Intensification du travail
Malgré un recours de plus en plus grand
aux molécules chimiques dans l’industrie, l’exposition globale aux
produits chimiques diminue depuis 2003. Un salarié sur trois est exposé à
au moins un produit dangereux dans le cadre de son travail avec, en cas
de contact, des risques immédiats – brûlure irritation, réactions
allergiques – ou différés dans le cas des cancérogènes. Ce qui concerne
quand même plus de 7 millions de salariés, là encore principalement des
ouvriers qualifiés et non qualifiés. Une « décrue » liée au « renforcement de la réglementation » depuis 2001, conséquence, entre autres, des grandes mobilisations sur l’amiante.

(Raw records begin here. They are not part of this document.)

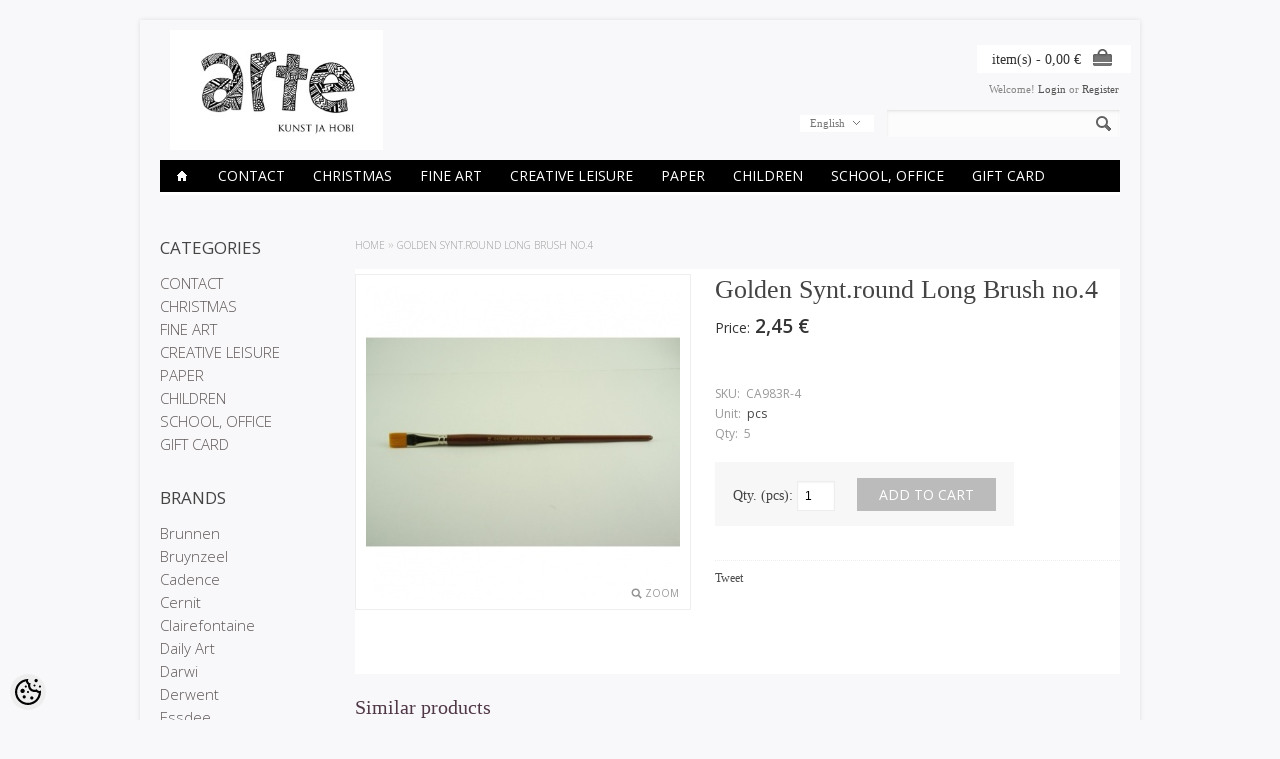

--- FILE ---
content_type: text/html; charset=utf-8
request_url: https://accounts.google.com/o/oauth2/postmessageRelay?parent=https%3A%2F%2Fwww.arte.ee&jsh=m%3B%2F_%2Fscs%2Fabc-static%2F_%2Fjs%2Fk%3Dgapi.lb.en.2kN9-TZiXrM.O%2Fd%3D1%2Frs%3DAHpOoo_B4hu0FeWRuWHfxnZ3V0WubwN7Qw%2Fm%3D__features__
body_size: 161
content:
<!DOCTYPE html><html><head><title></title><meta http-equiv="content-type" content="text/html; charset=utf-8"><meta http-equiv="X-UA-Compatible" content="IE=edge"><meta name="viewport" content="width=device-width, initial-scale=1, minimum-scale=1, maximum-scale=1, user-scalable=0"><script src='https://ssl.gstatic.com/accounts/o/2580342461-postmessagerelay.js' nonce="DMWjVyOkM4d0SYtYGiuPpA"></script></head><body><script type="text/javascript" src="https://apis.google.com/js/rpc:shindig_random.js?onload=init" nonce="DMWjVyOkM4d0SYtYGiuPpA"></script></body></html>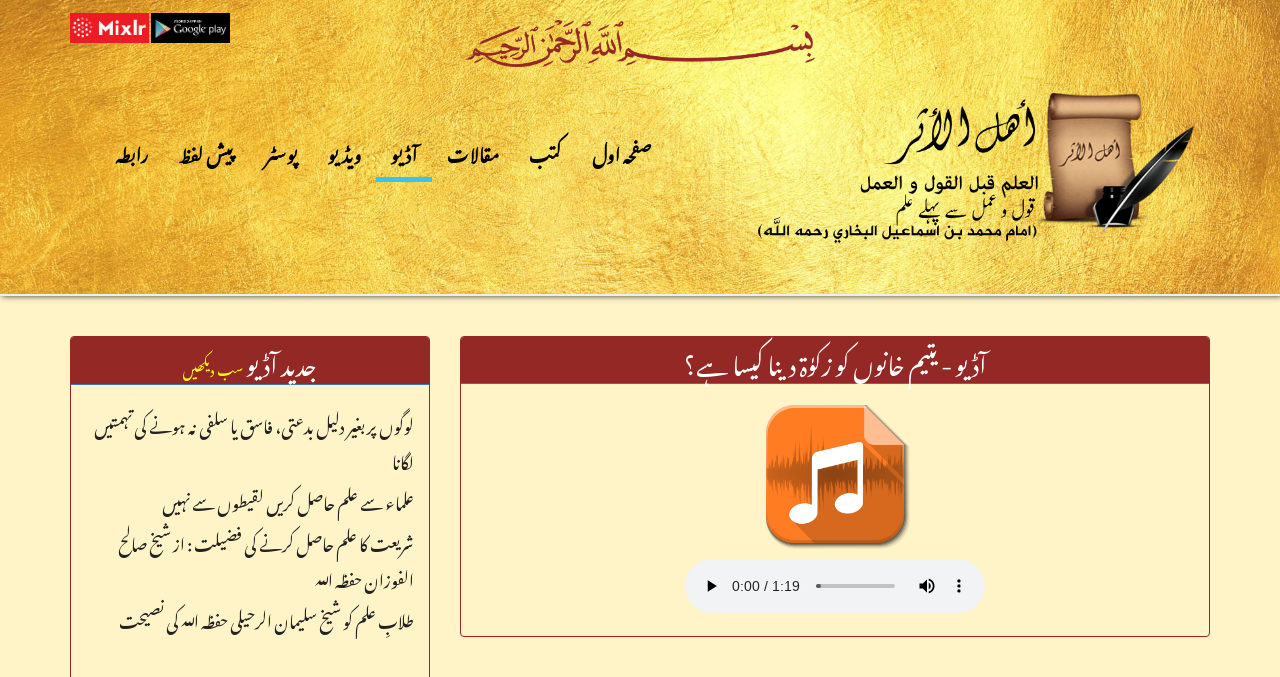

--- FILE ---
content_type: text/html; charset=UTF-8
request_url: http://ahlulathar.net/audio/Giving-Zakaah-Money-To-Orphanage-And-Orphans
body_size: 1790
content:
<!doctype html>
<html>
<head>
<meta charset="utf-8">
<meta property="og:url" content="http://ahlulathar.net/audio/Giving-Zakaah-Money-To-Orphanage-And-Orphans" />
<meta property="og:image" content="http://ahlulathar.net/images/logo-transparent.png" />
<meta property="og:type" content="article" />
<meta property="og:title" content="أهل الأثر | یتیم خانوں کو زکوٰۃ دینا کیسا ہے؟" />
<title>أهل الأثر میں خوش آمدید</title>
<base href="https://ahlulathar.net/">
<link href="css/bootstrap.css" rel="stylesheet" type="text/css">
<link href="css/style.css" rel="stylesheet" type="text/css">
<link href="css/nivo-slider.css" rel="stylesheet" type="text/css">
<link href="css/default.css" rel="stylesheet" type="text/css">
<link href="font-awesome/css/font-awesome.min.css" rel="stylesheet" type="text/css">
</head>

<body>
<div class="banner">
  <div class="container">
    <div class="row">
	  <div class="col-md-2 margin-top-10"><p><a href="https://mixlr.com/ahlul-athar" target="_blank"><img src="images/mixlr-logo.jpg" width="48%" /></a> <a href="https://play.google.com/store/apps/details?id=com.xwaydesigns.com.ahlulathar" target="_blank"><img src="images/google-play-logo.jpg" width="48%" /></a></p></div>
      <div class="col-md-8 margin-top-20 text-center"><img src="images/bismillah.png" width="350"></div>
    </div>
  </div>
  <div class="container margin-top-20">
    <div class="col-md-7">
      <nav class="navbar navbar-default">
        <div class="navbar-header">
          <button type="button" class="navbar-toggle" data-toggle="collapse" data-target="#myNavbar"> <span class="icon-bar"></span> <span class="icon-bar"></span> <span class="icon-bar"></span> </button>
        </div>
        <div class="collapse navbar-collapse" id="myNavbar">
          <ul class="nav navbar-nav">
            <li><a href="contact/">رابطہ</a></li>
            <li><a href="disclaimer/">پیش لفظ</a></li>
			<li><a href="posters/">پوسٹر</a></li>
            <li><a href="videos/">ویڈیو</a></li>
            <li class="active"><a href="audios/">آڈیو</a></li>
            <li><a href="muqalat/">مقالات</a></li>
            <li><a href="kutub/">کتب</a></li>
            <li><a href="index/">صفحہ اول</a></li>
          </ul>
        </div>
      </nav>
    </div>
    <div class="col-md-5 text-right"><img src="images/logo.png" width="100%"></div>
  </div>
</div>
<div class="container margin-top-40 custom-panel">
  <div class="row">
    <div class="col-md-4">
      <div class="panel panel-primary">
        <div class="panel-heading text-center">
          <h2>جدید آڈیو <small><a href="audio/">سب دیکھیں</a></small></h2>
        </div>
        <div class="panel-body text-right height-box">
          <ul class="posts">
                          <li><a href="audio/Removing-Someone-From-The-Folds-Of-Salafiyyah">لوگوں پر بغیر دلیل بدعتی، فاسق یا سلفی نہ ہونے کی تہمتیں لگانا</a></li>
                         <li><a href="audio/Seek-Knowledge-from-Scholars">علماء سے علم حاصل کریں لقیطوں سے نہیں</a></li>
                         <li><a href="audio/shariyat-ka-ilm-haasil-karne-ki-kia-fazeelat-hai">شریعت کا علم حاصل کرنے کی فضیلت : از شیخ صالح الفوزان حفظہ اللہ</a></li>
                         <li><a href="audio/Advice-to-students-of-knowledge">طلابِ علم کو شیخ سلیمان الرحیلی حفظہ اللہ کی نصیحت</a></li>
                      </ul>
        </div>
      </div>
    </div>
    <div class="col-md-8 text-right">
      <div class="panel panel-primary">
        <div class="panel-heading text-center">
          <h2>آڈیو - یتیم خانوں کو زکوٰۃ دینا کیسا ہے؟</h2>
        </div>
        <div class="panel-body">
          <div class="row">
            <div class="col-md-12 text-center">
              <p><img src="images/audio-icon.png" width="150"></p>
              <audio controls>
                <source src="uploads/audio/Giving-Zakaah-Money-To-Orphanage-And-Orphans.mp3" type="audio/mp3">
                <source src="uploads/audio/Giving-Zakaah-Money-To-Orphanage-And-Orphans.MP3" type="audio/MP3">
                Your browser does not support the audio element.</audio>
            </div>
          </div>
        </div>
      </div>
    </div>
  </div>
</div>
<div class="footer">
  <div class="container">
    <div class="row">
      <div class="col-md-6">
        <p><a href="https://mixlr.com/ahlul-athar" target="_blank"><i class="fa fa-volume-up"></i></a> &nbsp; <a href="https://play.google.com/store/apps/details?id=com.xwaydesigns.com.ahlulathar" target="_blank"><i class="fa fa-android"></i></a></p>
      </div>
      <div class="col-md-6">
        <p><a href="http://alifta.net">www.alifta.net</a> : علماء کے مزید فتاوے دیکھنے کے لیے مندجہ ذیل ویبسائٹ پر جائیں</p>
      </div>
    </div>
  </div>
</div>
<div class="copyright">
  <div class="container">
    <div class="col-md-12 text-center">
      <p>&copy; 2022 - ١٤٤۳ Ahlulathar</p>
    </div>
  </div>
</div>
</body>
<script src="js/jquery-1.11.0.min.js"></script>
<script src="js/bootstrap.js"></script>
<script src="js/jquery.nivo.slider.js"></script>
<script src="js/script.js"></script>
</html>


--- FILE ---
content_type: application/javascript
request_url: https://ahlulathar.net/js/script.js
body_size: 832
content:
// JavaScript Document
$(window).load(function() {
	$('#slider').nivoSlider({
		controlNav: false,
		pauseTime: 8000
	});
	
	$('#contactForm').fadeIn();
});

$('#audio-background').hide();

$('.audio li').click(function(){
	$('#audio-background').fadeIn();
	var audiofile = this.id;
	var output = '<audio controls> \
  	<source src="uploads/audio/' + audiofile + '.mp3" type="audio/mp3"> \
	<source src="uploads/audio/' + audiofile + '.MP3" type="audio/MP3"> \
	Your browser does not support the audio element. \
  </audio>\
  <div class="close-audio"><i class="fa fa-2x fa-close"></i></div>';
	document.getElementById("audio-background").innerHTML = output;
});


$(document).on('click', '.close-audio', function(event){
	$('#audio-background').fadeOut();
});


$('#flash').hide();
$('#send').click(function(){
	if($("#cname").val() == '') {
		alert("براۓ مہربانی کچھ لکھیں");
		$("#name").focus();
	}
	else {
		$("#flash").show();
		$("#flash").fadeIn(400).html('<span class="load">Please Wait..</span>');
		$.ajax({
			type: "POST",
			url: "mail.php",
			data: $('#form1').serialize(),
			cache: true,
			success: function(output){
				document.getElementById("success").innerHTML = output;
				$("#flash").hide();
			}  
		});
	}
	return false;
});

  
  // contact form animations
  $(document).mouseup(function (e) {
    var container = $("#contactForm");

    if (!container.is(e.target) // if the target of the click isn't the container...
        && container.has(e.target).length === 0) // ... nor a descendant of the container
    {
        container.fadeOut();
    }
  });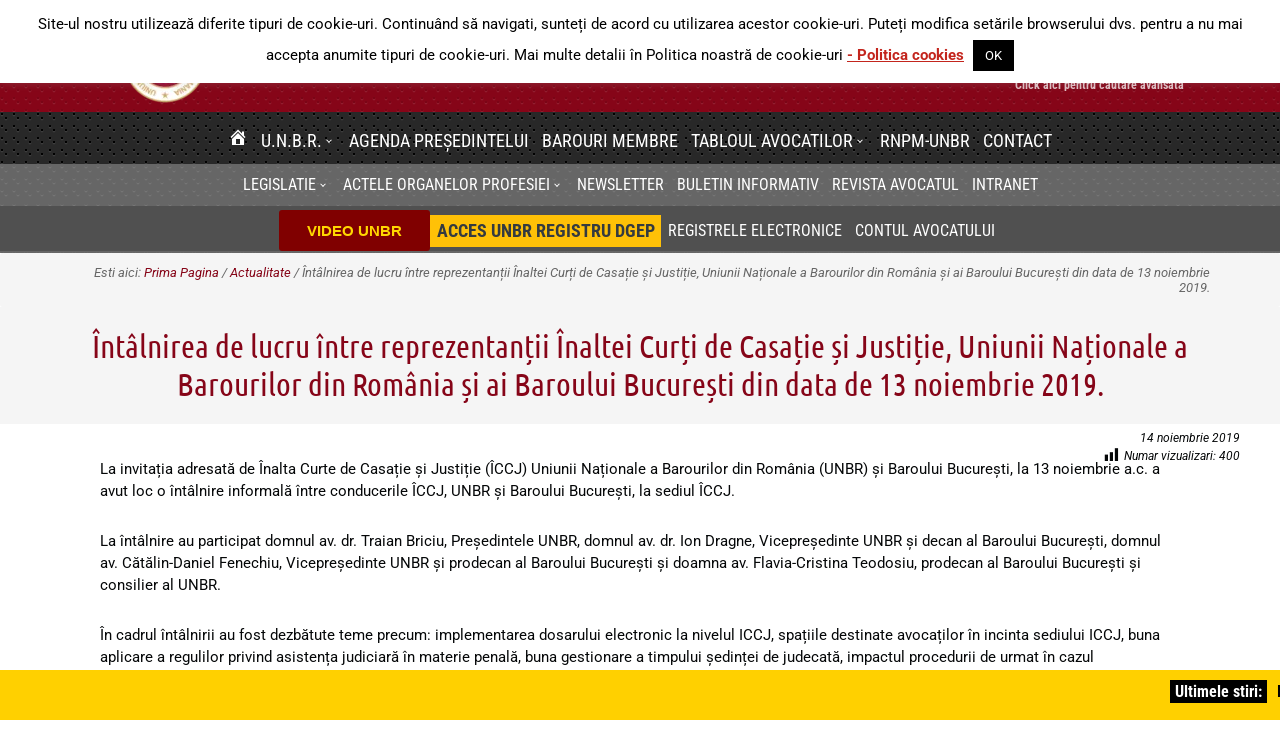

--- FILE ---
content_type: text/html; charset=UTF-8
request_url: https://www.unbr.ro/wp-admin/admin-ajax.php
body_size: 74
content:
{"post_id":15252,"counted":false,"storage":[],"type":"post"}

--- FILE ---
content_type: text/html; charset=utf-8
request_url: https://www.google.com/recaptcha/api2/aframe
body_size: 257
content:
<!DOCTYPE HTML><html><head><meta http-equiv="content-type" content="text/html; charset=UTF-8"></head><body><script nonce="tj1HHGyHRgVcGqWe6p6u-g">/** Anti-fraud and anti-abuse applications only. See google.com/recaptcha */ try{var clients={'sodar':'https://pagead2.googlesyndication.com/pagead/sodar?'};window.addEventListener("message",function(a){try{if(a.source===window.parent){var b=JSON.parse(a.data);var c=clients[b['id']];if(c){var d=document.createElement('img');d.src=c+b['params']+'&rc='+(localStorage.getItem("rc::a")?sessionStorage.getItem("rc::b"):"");window.document.body.appendChild(d);sessionStorage.setItem("rc::e",parseInt(sessionStorage.getItem("rc::e")||0)+1);localStorage.setItem("rc::h",'1768916956721');}}}catch(b){}});window.parent.postMessage("_grecaptcha_ready", "*");}catch(b){}</script></body></html>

Ces légères améliorations se font
cependant dans un contexte d’intensification du travail. Contraintes de
rythme, quantité de travail excessive, polyvalence, objectifs
irréalistes ou flous, ou instructions contradictoires se multiplient au
sein des entreprises. Le nombre de salariés soumis à au moins trois
contraintes de rythme – lié à la cadence automatique d’une machine, à la
dépendance immédiate vis-à-vis du travail de ses collègues, aux normes
et délais de production à respecter en moins d’une journée, ou au
contrôle permanent de la hiérarchie… – passe de 28 % à 35,5 %. « L’intensité du travail est l’une des principales dimensions des facteurs psychosociaux de risque au travail »,
rappelle l’étude. Et ce risque concerne 7,7 millions de personnes,
aussi bien les ouvriers, les employés et les cadres. Travailler plus en
moins de temps, voilà un nouveau slogan…
Des salariés davantage surveillés
« La proportion de salariés
contrôlés en permanence par leur hiérarchie s’est accrue entre 2003 et
2010, notamment pour les employés de commerce et de service »,
souligne encore l’étude. Cette surveillance permanente concerne plus
d’un salarié sur quatre. Le contrôle informatisé, lui, continue de
s’étendre partout, aussi bien dans l’industrie que dans les services, et
touche autant les cadres que les ouvriers qualifiés. Si, globalement,
le temps de travail hebdomadaire diminue, la flexibilité du temps de
travail s’accroît. Le travail le dimanche et les jours fériés augmente,
concernant 31 % des salariés, principalement dans le commerce. Ceux-ci
sont également confrontés à la multiplication des horaires variables. Un
salarié sur dix demeure soumis à des horaires imprévisibles d’une
semaine à l’autre !
L’intensification du travail – davantage de sollicitations en moins de temps – s’accompagne d’un « net accroissement » des situations de « tension au travail » :
lorsqu’un salarié est confronté à une forte demande (rythme, objectifs,
diversité des tâches à accomplir…) sans disposer de la marge de
manœuvre nécessaire pour y répondre. De plus, la part de salariés
estimant rencontrer un comportement hostile (22 % des salariés) ou
méprisant (15 %) au travail augmente de manière notable. Cette charge
psychologique vient ainsi s’ajouter à des pénibilités physiques qui
diminuent très lentement. À l’heure où l’on ne parle que de
compétitivité ou de réduction des coûts, il serait peut-être temps que
ces questions liées aux conditions de travail et aux conséquences
qu’elles font peser sur la vie quotidienne des salariés émergent dans la
campagne électorale.
Photos : The Library of Congress
Notes
[1] Direction de l’animation de la recherche, des études et des statistiques.[2] Au moins 20 heures par semaine pour la manutention manuelle de charges, pour le travail debout, au moins 2 heures par semaine pour les autres contraintes posturales (position à genoux, maintien de bras en l’air, posture accroupie, en torsion, etc.).